林汐月獨自一人走在住宅區中的窄小道路上,冷汗順著前額劃下,不由得捏住了衣角。
她體型中等,身材略平,穿著標準的黑色校裙,纖細的小腿上穿著白絲襪,齊肩短發則是隨意地披散著,眉眼鋒銳,透出一股運動系JK的滿溢元氣。
氣息越來越凝沉,她緊緊捏著衣角,加快了步伐。
忽然間――
“你――好――”
……
尖銳得如同玻璃摩擦的聲音驟然響起,以拖長的震顫尾音折磨著人的雙耳。林汐月隻覺得牙齒發酸,身體下意識地開始顫抖起來,雙腿也不受控制地開始向前跑去――
“誰、誰在這裡!”
才跑了幾步,仿佛是壯膽一樣,她陡然停住步伐,轉身瞪視著原先後方,外強中乾地喊出了聲。
“裝神弄鬼嚇唬誰呢!”
無人應答。
“嘎吱、嘎吱――”
地上憑空踩出蟲類爬過的碩大痕跡,O@地向林汐月延來。後者的心跳變得飛快,鼓膜充斥著震顫聲,全身的每一個細胞都在釋放同一個訊號,「危機感」強烈地湧現著。
――離開這裡。
――立刻離開這裡。
濕滑的痕跡向少女蔓延,她咬著牙,當機立斷,再次轉身而拔腿就跑。身後二度響起了之前那樣的聲音,嘶啞而讓人渾身發麻――
“請――等――等――我――”
大腦一片空白,呼吸變得急促。怎麽辦?她覺得身體漸漸地不受控制。情況非常不妙,作為一直生活在安全社會中的女高中生,她此刻覺得自己的心髒差一點兒就要跳了出來。她已經很久沒遇見過怪異事件了。

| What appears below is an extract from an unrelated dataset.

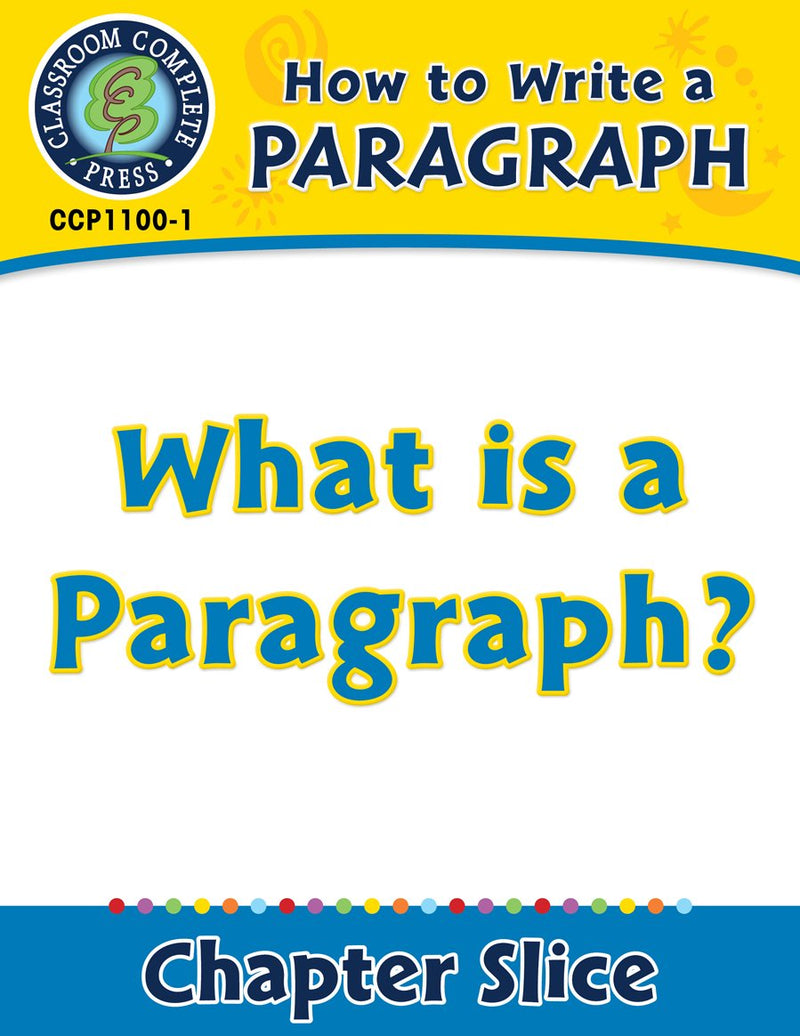 How to Write a Paragraph: What Is a Paragraph?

眼前的視線強烈搖晃著,肌肉飛快地變得疲酸,身後的追趕聲卻還如同近在耳側。恐懼瘋狂地撕扯著思緒, 仿佛被什麽存在捏住了喉嚨。
忽然間,她的記憶中閃出了一張不知從何撿到的明信片,上面手寫著一道電話號碼。鬼使神差地,林汐月從口袋裡拿出了手機,胡亂地按下了一組號碼。

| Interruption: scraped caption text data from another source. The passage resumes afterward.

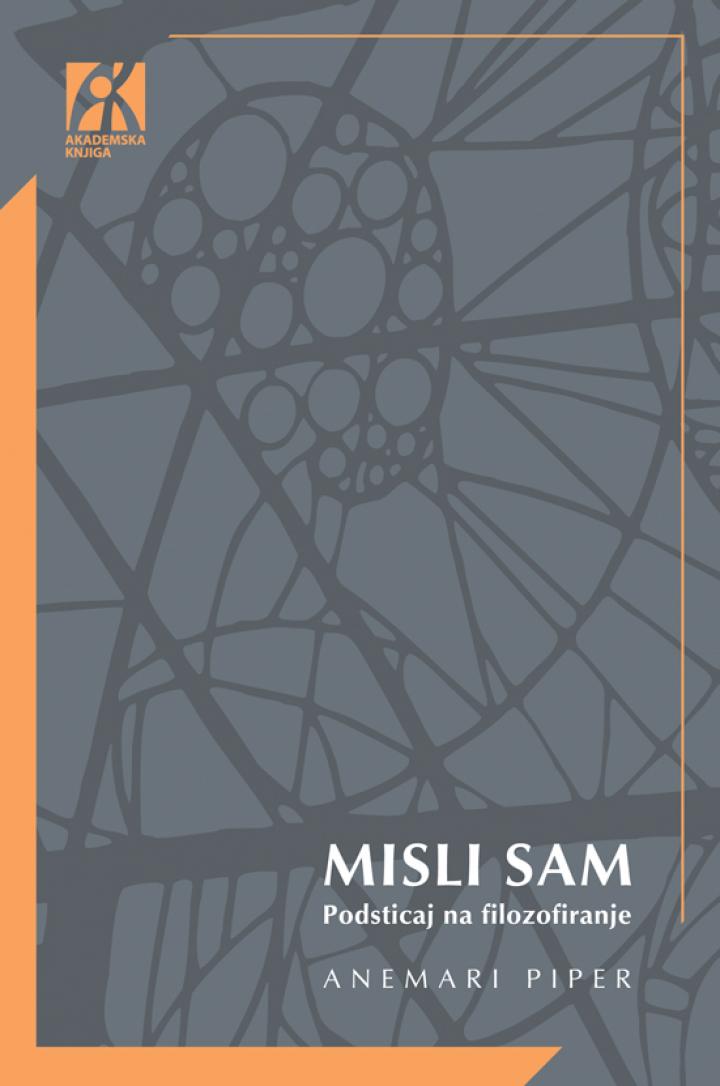 misli sam podsticaj na filozofiranje, anemari piper 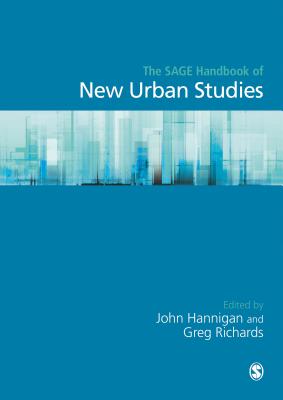 The SAGE Handbook of New Urban Studies - Hannigan, John A. (Andrew) (Editor), and Richards, Greg (Editor)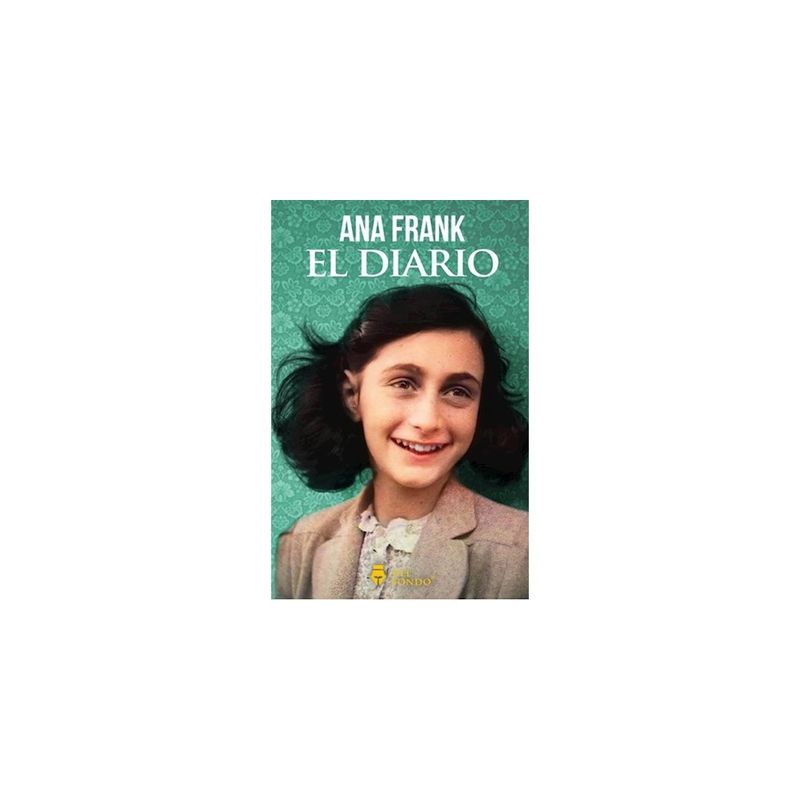 DEL FONDO - El Diario De Ana Frank (Incluye Fotos Color)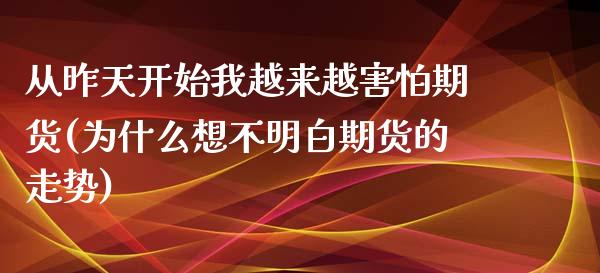 从昨天开始我越来越害怕期货(为什么想不明白期货的走势)_https://gjqh.wpmee.com_期货百科_第1张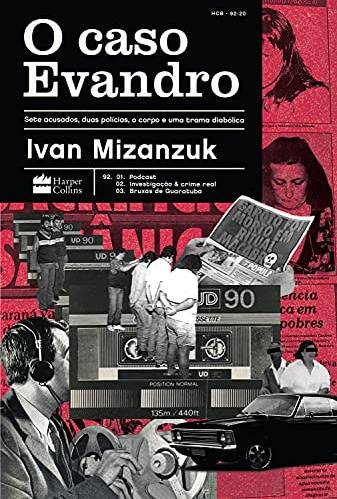 Capa do livro O Caso Evandro. Colagem com fotos de gravadores, textos, homens presos, pessoas aleatórias etc. Fundo é rosa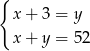 { x + 3 = y x + y = 52 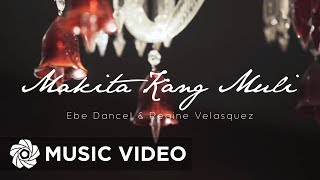 Makita Kang Muli - Ebe Dancel &amp; Regine Velasquez (Music Video)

“拜托了,誰來救救我……把我從這莫名其妙的地方帶走!”
“誰都行,來救救我!”
――
“可愛的人啊――你的願望,我切實地收到了。”
在林汐月身後,氣流驟然四散飛炫開來,塵土向周圍飛揚,一道身影在依稀的光輝之中悄然浮現,氣氛頓時為之一滯。
前行的蟲類爬行痕跡也停住了,似乎在畏懼著什麽。
樹葉無風自動,點點螢光在空中綻開飄散。神明露出真容,在精靈微光中仿佛巍峨高山不可動搖――
憑空出現的伊洛浮在空中,露出輕松的微笑,緩緩抽出了背上的長刀。
“哦,是妖怪嗎?”
“居然是個要打架的任務……這得是好久才能碰到的啊。”
林汐月轉過身,看見了那一幕場景,頓時錯愕地站在原地。目光停留在伊洛的背影上,她一時間震驚無言。

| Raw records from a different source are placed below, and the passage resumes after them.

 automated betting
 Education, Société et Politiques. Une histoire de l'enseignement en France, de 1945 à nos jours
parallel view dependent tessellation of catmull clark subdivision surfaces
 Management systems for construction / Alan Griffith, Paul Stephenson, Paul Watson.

伊洛眼角余光瞥到她的反應,心中微喜,心想她應該是被嚇住了。待會隨便說一點什麽,大概就能把她蒙騙成信徒。
林汐月則訥訥無言,心想眼前少年的身高好像居然還比她矮。記得那張名片上寫的是神明個體戶伊洛,於是說他其實如此可愛嗎?
――不過,他看起來也稍微有那麽一丁點的帥氣啊。不愧是咱們的便宜神!她暗自心想著。